Today, January 11th is considered the "anniversary" of the heinous murder of a beautiful young girl from our region; Shanda Renee Sharer. Honestly, anniversary is certainly not a term I would choose to use for today, and I didn't know this little girl or her family, but I knew the moment I woke up, that today was that day. I am far from the only one. Her heart-wrenching story is known around the world. Empathy emanates.
Like most days, this morning I look at my phone to check email, texts, etc. I noticed I’d been tagged on Facebook, so I had to look. As I click the link, I see it’s a post of a news story. Today, on the very day Shanda Renee Sharer was taken from her family, another one of her murderers was released from prison. As the tears well up in my eyes, I say a prayer once again for her loved ones.

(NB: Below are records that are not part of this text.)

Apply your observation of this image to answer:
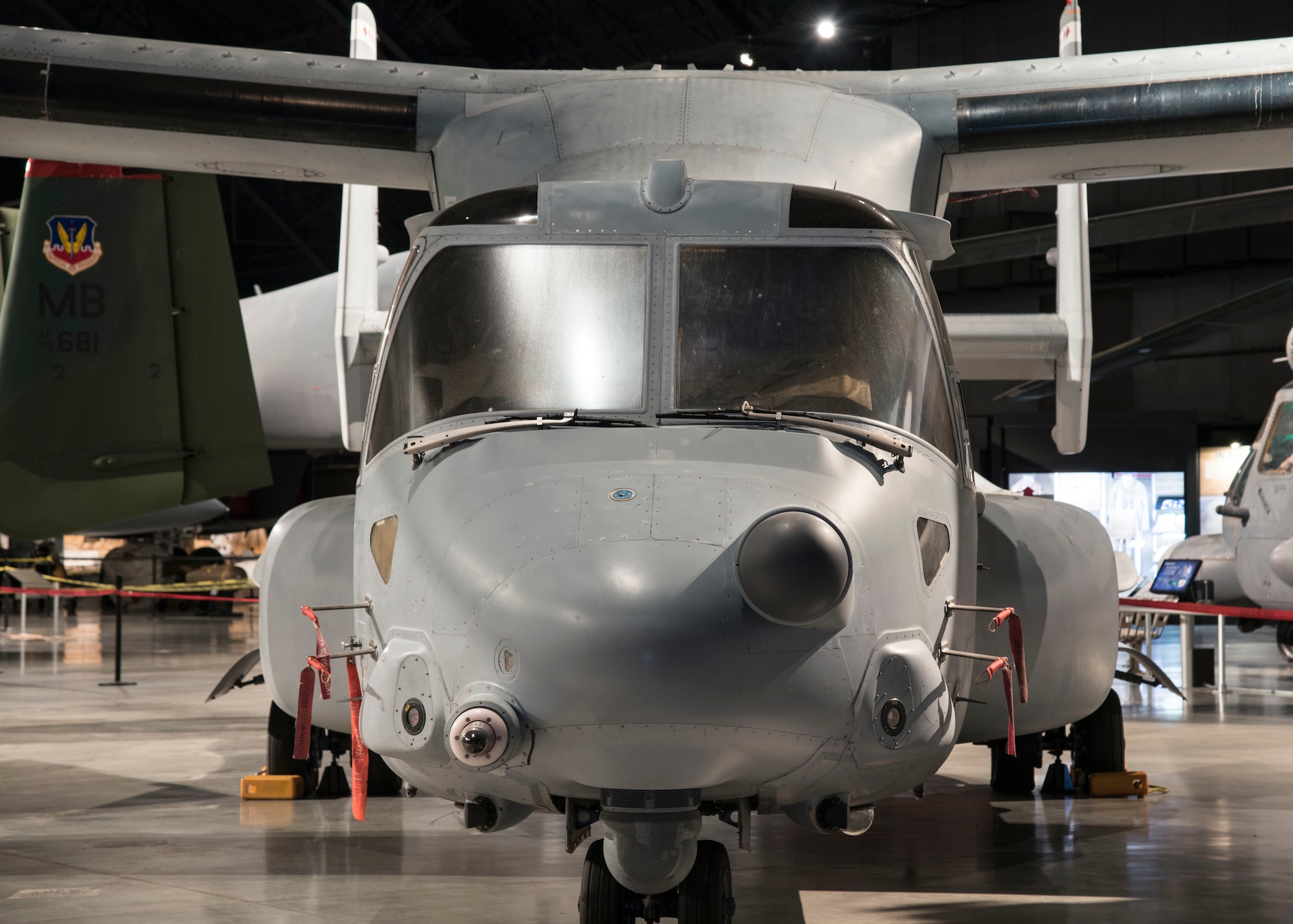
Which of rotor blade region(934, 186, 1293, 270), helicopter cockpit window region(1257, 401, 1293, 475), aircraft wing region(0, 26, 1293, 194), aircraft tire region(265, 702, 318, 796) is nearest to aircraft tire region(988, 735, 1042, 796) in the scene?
aircraft wing region(0, 26, 1293, 194)

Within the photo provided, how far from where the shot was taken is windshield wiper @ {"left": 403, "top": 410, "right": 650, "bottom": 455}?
3.66 metres

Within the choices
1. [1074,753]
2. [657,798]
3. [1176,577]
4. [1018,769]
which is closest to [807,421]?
[657,798]

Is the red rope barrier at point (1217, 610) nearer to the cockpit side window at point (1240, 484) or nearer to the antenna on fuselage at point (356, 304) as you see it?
the cockpit side window at point (1240, 484)

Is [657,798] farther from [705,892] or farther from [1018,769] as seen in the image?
[1018,769]

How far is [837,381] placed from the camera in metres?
3.86

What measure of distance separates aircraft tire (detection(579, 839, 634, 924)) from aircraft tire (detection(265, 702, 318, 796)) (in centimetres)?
418

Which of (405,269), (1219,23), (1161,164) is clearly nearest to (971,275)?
(1219,23)

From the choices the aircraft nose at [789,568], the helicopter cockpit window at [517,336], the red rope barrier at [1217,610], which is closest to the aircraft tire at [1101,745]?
the red rope barrier at [1217,610]

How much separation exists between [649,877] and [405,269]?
211 cm

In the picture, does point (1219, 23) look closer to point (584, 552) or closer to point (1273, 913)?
point (1273, 913)

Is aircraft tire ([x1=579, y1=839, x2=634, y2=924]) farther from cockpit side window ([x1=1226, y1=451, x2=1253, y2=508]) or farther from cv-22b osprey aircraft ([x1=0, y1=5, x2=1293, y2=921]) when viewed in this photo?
cockpit side window ([x1=1226, y1=451, x2=1253, y2=508])

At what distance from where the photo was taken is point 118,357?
10.6m

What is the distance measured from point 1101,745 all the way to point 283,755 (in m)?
4.76

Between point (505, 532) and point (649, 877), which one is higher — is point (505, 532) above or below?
above
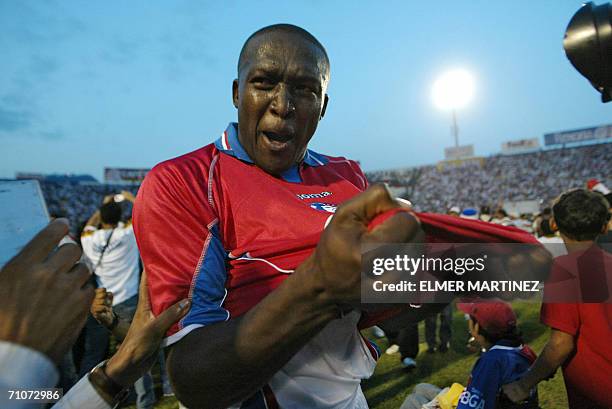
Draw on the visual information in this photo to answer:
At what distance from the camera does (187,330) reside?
1030mm

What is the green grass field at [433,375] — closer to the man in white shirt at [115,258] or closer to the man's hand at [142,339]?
the man in white shirt at [115,258]

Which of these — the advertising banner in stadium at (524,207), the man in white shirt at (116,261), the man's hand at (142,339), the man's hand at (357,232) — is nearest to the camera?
the man's hand at (357,232)

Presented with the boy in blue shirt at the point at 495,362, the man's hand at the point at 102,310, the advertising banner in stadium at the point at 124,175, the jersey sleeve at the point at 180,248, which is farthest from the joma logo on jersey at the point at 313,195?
the advertising banner in stadium at the point at 124,175

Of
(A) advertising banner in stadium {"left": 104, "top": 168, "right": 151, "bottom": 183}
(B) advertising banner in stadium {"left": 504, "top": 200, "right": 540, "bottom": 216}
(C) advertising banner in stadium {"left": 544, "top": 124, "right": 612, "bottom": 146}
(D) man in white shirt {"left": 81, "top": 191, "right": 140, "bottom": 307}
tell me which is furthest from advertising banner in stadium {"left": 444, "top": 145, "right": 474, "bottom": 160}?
(D) man in white shirt {"left": 81, "top": 191, "right": 140, "bottom": 307}

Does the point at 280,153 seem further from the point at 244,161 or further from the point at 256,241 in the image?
the point at 256,241

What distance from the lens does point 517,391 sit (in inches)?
109

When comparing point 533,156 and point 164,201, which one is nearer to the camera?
point 164,201

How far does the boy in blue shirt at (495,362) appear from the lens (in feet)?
9.41

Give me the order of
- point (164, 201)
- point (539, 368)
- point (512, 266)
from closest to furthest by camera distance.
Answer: point (512, 266) < point (164, 201) < point (539, 368)

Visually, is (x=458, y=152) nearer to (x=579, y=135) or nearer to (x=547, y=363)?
(x=579, y=135)

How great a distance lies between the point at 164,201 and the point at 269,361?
530mm

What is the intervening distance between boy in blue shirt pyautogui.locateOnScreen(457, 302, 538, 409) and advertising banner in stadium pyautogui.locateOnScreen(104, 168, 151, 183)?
148 feet

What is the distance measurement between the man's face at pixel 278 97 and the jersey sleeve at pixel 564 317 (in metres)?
2.14

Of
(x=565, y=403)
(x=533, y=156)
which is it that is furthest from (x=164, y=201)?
(x=533, y=156)
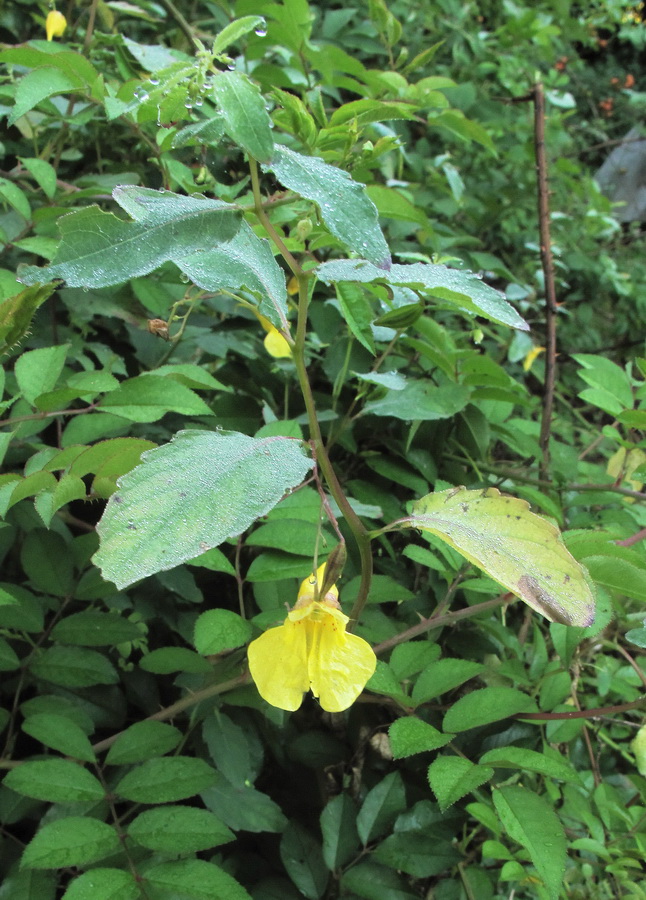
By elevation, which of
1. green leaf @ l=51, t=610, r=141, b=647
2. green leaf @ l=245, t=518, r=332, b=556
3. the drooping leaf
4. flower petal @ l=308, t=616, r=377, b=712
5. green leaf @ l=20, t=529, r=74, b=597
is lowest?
green leaf @ l=51, t=610, r=141, b=647

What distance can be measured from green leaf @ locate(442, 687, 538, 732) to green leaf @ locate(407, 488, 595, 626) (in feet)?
0.83

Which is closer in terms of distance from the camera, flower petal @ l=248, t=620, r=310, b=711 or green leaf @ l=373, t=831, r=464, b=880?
flower petal @ l=248, t=620, r=310, b=711

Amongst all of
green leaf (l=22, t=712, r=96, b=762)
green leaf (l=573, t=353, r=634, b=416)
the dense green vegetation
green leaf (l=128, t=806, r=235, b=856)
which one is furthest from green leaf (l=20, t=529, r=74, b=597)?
green leaf (l=573, t=353, r=634, b=416)

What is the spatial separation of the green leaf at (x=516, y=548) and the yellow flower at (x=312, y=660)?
9 centimetres

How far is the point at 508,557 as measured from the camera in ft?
1.22

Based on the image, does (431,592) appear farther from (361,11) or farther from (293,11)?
(361,11)

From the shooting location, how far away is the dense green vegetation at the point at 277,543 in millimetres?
382

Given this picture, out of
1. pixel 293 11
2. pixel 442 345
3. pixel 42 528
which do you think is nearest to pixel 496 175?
pixel 293 11

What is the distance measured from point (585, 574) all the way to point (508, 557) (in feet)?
0.16

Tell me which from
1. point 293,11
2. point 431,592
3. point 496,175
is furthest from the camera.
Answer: point 496,175

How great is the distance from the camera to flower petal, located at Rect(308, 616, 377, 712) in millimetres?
432

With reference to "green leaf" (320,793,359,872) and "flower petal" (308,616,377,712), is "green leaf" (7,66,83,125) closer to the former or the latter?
"flower petal" (308,616,377,712)

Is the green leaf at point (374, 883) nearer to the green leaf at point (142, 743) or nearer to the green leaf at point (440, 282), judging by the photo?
the green leaf at point (142, 743)

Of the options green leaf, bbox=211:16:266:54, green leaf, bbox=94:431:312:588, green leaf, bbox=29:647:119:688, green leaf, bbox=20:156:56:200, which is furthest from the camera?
green leaf, bbox=20:156:56:200
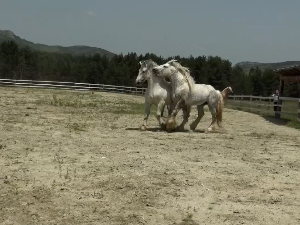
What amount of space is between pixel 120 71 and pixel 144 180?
2040 inches

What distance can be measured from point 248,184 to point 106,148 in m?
3.29

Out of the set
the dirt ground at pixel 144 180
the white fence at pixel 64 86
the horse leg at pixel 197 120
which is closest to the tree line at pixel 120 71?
the white fence at pixel 64 86

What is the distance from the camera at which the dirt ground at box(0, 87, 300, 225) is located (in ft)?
15.9

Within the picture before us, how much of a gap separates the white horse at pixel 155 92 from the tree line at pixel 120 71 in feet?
144

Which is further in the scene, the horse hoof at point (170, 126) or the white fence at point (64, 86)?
the white fence at point (64, 86)

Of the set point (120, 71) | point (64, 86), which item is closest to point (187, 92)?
point (64, 86)

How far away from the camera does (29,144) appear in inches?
341

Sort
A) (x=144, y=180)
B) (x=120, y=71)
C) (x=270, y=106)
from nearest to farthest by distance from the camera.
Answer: (x=144, y=180), (x=270, y=106), (x=120, y=71)

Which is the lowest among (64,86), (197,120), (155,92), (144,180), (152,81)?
(144,180)

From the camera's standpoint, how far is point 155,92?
472 inches

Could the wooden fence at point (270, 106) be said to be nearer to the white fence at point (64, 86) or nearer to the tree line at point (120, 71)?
the white fence at point (64, 86)

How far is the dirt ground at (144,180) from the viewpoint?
4855mm

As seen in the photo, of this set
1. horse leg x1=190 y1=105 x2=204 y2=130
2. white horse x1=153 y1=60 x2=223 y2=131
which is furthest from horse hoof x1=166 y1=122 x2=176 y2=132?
horse leg x1=190 y1=105 x2=204 y2=130

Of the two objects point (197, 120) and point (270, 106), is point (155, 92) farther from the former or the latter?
point (270, 106)
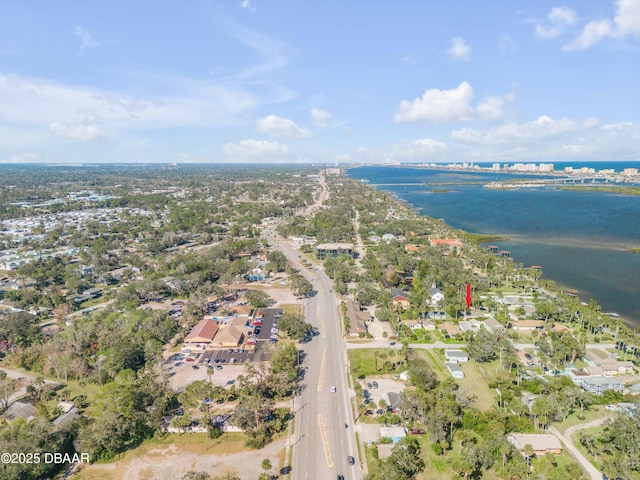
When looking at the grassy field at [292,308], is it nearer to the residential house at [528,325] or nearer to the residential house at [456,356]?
the residential house at [456,356]

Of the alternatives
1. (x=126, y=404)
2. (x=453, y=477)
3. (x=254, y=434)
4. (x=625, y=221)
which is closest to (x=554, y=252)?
(x=625, y=221)

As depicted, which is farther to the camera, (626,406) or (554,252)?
(554,252)

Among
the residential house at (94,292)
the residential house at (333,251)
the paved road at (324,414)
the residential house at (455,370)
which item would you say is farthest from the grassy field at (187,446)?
the residential house at (333,251)

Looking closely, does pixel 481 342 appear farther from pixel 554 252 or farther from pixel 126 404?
pixel 554 252

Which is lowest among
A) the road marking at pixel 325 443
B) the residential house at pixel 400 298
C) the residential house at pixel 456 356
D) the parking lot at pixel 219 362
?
the road marking at pixel 325 443

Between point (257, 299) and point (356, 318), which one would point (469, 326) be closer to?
point (356, 318)

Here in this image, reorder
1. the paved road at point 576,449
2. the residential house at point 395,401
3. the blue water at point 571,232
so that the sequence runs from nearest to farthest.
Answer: the paved road at point 576,449 < the residential house at point 395,401 < the blue water at point 571,232

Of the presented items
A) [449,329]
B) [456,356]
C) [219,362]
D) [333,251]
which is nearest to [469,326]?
[449,329]
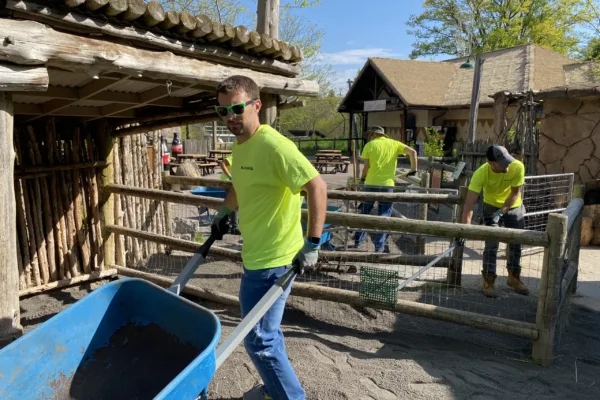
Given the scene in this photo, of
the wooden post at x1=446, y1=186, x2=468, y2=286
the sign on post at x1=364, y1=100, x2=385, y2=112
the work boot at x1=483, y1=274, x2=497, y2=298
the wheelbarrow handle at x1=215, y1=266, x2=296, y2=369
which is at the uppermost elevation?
the sign on post at x1=364, y1=100, x2=385, y2=112

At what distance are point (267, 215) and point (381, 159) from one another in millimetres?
4888

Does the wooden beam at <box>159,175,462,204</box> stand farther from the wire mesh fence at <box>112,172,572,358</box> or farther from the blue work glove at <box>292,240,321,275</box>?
the blue work glove at <box>292,240,321,275</box>

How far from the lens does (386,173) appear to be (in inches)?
285

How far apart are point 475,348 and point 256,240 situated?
2.36 metres

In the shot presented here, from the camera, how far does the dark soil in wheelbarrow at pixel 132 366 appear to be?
2453 mm

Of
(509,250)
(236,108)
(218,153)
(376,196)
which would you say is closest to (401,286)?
(376,196)

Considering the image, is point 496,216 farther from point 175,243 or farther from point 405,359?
point 175,243

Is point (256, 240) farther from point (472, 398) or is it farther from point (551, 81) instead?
point (551, 81)

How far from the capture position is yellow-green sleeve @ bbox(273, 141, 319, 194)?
2.40m

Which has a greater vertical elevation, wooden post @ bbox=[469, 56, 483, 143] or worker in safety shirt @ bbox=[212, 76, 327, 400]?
wooden post @ bbox=[469, 56, 483, 143]

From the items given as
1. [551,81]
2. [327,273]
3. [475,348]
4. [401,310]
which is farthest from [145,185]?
[551,81]

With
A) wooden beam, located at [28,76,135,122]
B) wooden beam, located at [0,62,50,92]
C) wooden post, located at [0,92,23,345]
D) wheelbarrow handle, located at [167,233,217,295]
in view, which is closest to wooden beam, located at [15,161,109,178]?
wooden beam, located at [28,76,135,122]

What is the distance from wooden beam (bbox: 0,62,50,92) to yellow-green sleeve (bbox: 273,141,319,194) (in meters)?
1.53

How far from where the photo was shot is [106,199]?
561 cm
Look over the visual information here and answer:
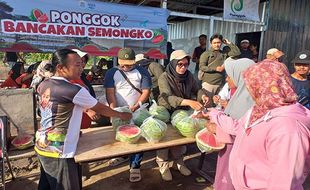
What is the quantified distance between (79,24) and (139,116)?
3.52m

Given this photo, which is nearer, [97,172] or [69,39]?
[97,172]

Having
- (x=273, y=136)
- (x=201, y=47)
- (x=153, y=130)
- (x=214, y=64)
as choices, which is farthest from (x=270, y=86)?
(x=201, y=47)

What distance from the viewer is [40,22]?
206 inches

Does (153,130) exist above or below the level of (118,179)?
above

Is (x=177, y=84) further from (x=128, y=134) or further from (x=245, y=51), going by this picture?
(x=245, y=51)

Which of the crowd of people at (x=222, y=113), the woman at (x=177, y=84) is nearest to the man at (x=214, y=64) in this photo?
the crowd of people at (x=222, y=113)

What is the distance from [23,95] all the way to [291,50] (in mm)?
7807

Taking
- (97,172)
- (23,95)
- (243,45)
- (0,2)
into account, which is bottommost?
(97,172)

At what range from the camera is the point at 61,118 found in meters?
2.25

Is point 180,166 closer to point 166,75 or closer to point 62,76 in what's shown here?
point 166,75

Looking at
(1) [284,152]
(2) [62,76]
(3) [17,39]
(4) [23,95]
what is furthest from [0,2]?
(1) [284,152]

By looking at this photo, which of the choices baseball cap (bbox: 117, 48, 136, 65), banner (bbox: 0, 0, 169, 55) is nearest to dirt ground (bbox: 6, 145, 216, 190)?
baseball cap (bbox: 117, 48, 136, 65)

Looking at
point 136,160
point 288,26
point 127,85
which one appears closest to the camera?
point 127,85

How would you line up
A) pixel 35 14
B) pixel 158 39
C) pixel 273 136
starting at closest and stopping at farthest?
1. pixel 273 136
2. pixel 35 14
3. pixel 158 39
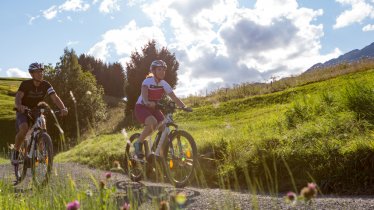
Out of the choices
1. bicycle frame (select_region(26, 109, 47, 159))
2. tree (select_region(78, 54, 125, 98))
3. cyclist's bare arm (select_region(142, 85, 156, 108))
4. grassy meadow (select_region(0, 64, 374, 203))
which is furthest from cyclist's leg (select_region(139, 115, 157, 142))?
tree (select_region(78, 54, 125, 98))

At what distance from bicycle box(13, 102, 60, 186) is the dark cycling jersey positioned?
0.26 meters

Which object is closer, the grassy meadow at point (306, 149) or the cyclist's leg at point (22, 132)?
the grassy meadow at point (306, 149)

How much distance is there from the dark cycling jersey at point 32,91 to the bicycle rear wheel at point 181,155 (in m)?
2.82

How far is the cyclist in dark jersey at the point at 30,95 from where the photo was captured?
8.59 meters

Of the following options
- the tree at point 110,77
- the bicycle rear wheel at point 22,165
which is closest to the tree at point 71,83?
the bicycle rear wheel at point 22,165

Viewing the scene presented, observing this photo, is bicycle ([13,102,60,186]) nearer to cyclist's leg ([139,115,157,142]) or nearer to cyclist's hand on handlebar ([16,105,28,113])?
cyclist's hand on handlebar ([16,105,28,113])

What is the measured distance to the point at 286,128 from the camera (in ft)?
34.8

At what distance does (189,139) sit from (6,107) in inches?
1937

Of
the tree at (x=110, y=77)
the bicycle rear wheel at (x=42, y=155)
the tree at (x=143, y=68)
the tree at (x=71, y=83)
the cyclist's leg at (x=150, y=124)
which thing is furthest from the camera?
the tree at (x=110, y=77)

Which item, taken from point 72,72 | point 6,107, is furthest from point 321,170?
point 6,107

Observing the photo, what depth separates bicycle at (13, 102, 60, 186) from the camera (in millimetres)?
7777

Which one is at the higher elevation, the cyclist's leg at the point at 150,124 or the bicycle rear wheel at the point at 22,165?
the cyclist's leg at the point at 150,124

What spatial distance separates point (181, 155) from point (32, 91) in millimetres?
3470

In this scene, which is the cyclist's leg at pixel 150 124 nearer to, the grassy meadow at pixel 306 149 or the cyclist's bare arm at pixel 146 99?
the cyclist's bare arm at pixel 146 99
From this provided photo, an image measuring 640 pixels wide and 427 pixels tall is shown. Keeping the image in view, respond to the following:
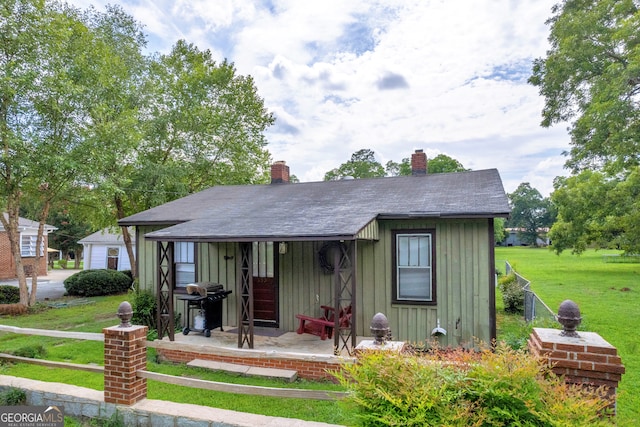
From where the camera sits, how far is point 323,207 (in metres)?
8.21

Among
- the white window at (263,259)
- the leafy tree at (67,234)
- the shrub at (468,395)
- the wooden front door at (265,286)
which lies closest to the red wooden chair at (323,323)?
the wooden front door at (265,286)

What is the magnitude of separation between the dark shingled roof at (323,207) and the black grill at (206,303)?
→ 1309 mm

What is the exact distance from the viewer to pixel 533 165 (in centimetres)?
2136

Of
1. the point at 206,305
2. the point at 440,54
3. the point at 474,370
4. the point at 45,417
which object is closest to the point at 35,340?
the point at 206,305

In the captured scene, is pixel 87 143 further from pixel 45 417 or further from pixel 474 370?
pixel 474 370

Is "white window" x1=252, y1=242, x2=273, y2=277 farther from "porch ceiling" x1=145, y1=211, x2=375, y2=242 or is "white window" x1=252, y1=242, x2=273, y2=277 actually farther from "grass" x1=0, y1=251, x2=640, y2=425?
"grass" x1=0, y1=251, x2=640, y2=425

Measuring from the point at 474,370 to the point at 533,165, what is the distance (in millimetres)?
22292

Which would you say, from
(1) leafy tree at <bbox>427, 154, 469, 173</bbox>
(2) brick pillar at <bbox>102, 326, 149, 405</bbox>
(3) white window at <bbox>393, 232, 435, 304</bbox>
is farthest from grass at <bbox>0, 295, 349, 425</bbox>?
(1) leafy tree at <bbox>427, 154, 469, 173</bbox>

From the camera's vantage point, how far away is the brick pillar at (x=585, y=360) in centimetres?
252

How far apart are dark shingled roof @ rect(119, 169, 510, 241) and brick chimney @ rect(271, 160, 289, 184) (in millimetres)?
734

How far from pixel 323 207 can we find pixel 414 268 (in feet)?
7.62

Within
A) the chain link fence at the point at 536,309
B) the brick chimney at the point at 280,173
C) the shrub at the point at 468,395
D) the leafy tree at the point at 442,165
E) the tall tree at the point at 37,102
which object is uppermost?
the leafy tree at the point at 442,165

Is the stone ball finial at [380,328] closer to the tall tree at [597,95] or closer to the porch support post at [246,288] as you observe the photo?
the porch support post at [246,288]

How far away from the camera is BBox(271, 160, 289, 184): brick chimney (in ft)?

I still remember the day I opened the Courier-Journal and saw the story. I couldn’t get past it. It disturbed me. It weighed on my mind night and day. I found difficulty sleeping. I thought of my small children and the suffering the family must be experiencing. My heart ached for them. One night, after finally allowing my mind to focus on something other than the news, I did manage to sleep for a while. It didn’t last through the night, however. I was awakened, feeling compelled to write the words spilling from my heart. I sat and scribbled it out as fast as possible so I wouldn’t forget. Once finished, I read the poem I had just written, cried, prayed, and then went back to sleep. After that night, though the memory will always be there, I was no longer haunted by it.
Eventually, I submitted the poem I had written to our local newspaper, dedicated to her family to offer some condolence, even from a stranger. It was published twice, on February 8, 1993, and May 11, 1995.
Years later, and as God would have it, I found myself working with a wonderful lady and the conversation came up about Shanda. I told her about the poem I had written though I didn’t know if the family had ever seen it. Excitedly, she told me that she knew Shanda’s mother very well and asked if I would mind if she showed it to her. I was tickled pink. The poem was written for Shanda’s family, so, of course, I said yes!
Not long after and to my surprise, I received the sweetest card and letter from Shanda’s mother, thanking me for the poem and telling me how accurately I had described her little girl. Of course, the lump in my throat and the tears came with a warm feeling in my heart that I won’t forget. I was humbled. She told me she hoped to meet me one day and give me a hug from her and Shanda. Though our paths have not crossed, I pray someday they will. And on January 11th of every year, I will think of that beautiful little girl and know she is now safe “In God’s Arms” and that she and her family will always be in my prayers.
Previous thoughts on "Empathy Emanates"
Jackye says:
January 11, 2018, at 10:11 pm
What a wonderful story and tribute.
Donna says:
January 11, 2018, at 10:33 pm
What a heartfelt story, love it!
Jeannie Cox Thompson says:
January 12, 2018, at 7:40 am
What a powerful story. God used you to make a difference in their lives.
I remember that incident also. I was astonished to learn that the terrible crime was committed by girls . Back then you didn’t expect to hear of girls having that kind of behavior.